#### Input records
_ _ _

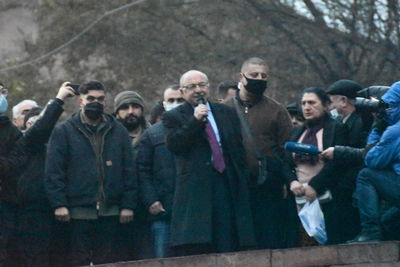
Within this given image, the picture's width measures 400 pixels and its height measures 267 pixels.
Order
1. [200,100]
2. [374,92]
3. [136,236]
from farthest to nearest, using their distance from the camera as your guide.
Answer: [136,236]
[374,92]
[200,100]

_ _ _

#### What is expected
Report each line of the items that contains the string "pixels", with case counting in the match.

#### Written answer
Within this given image, the picture's width measures 400 pixels and its height measures 267 pixels.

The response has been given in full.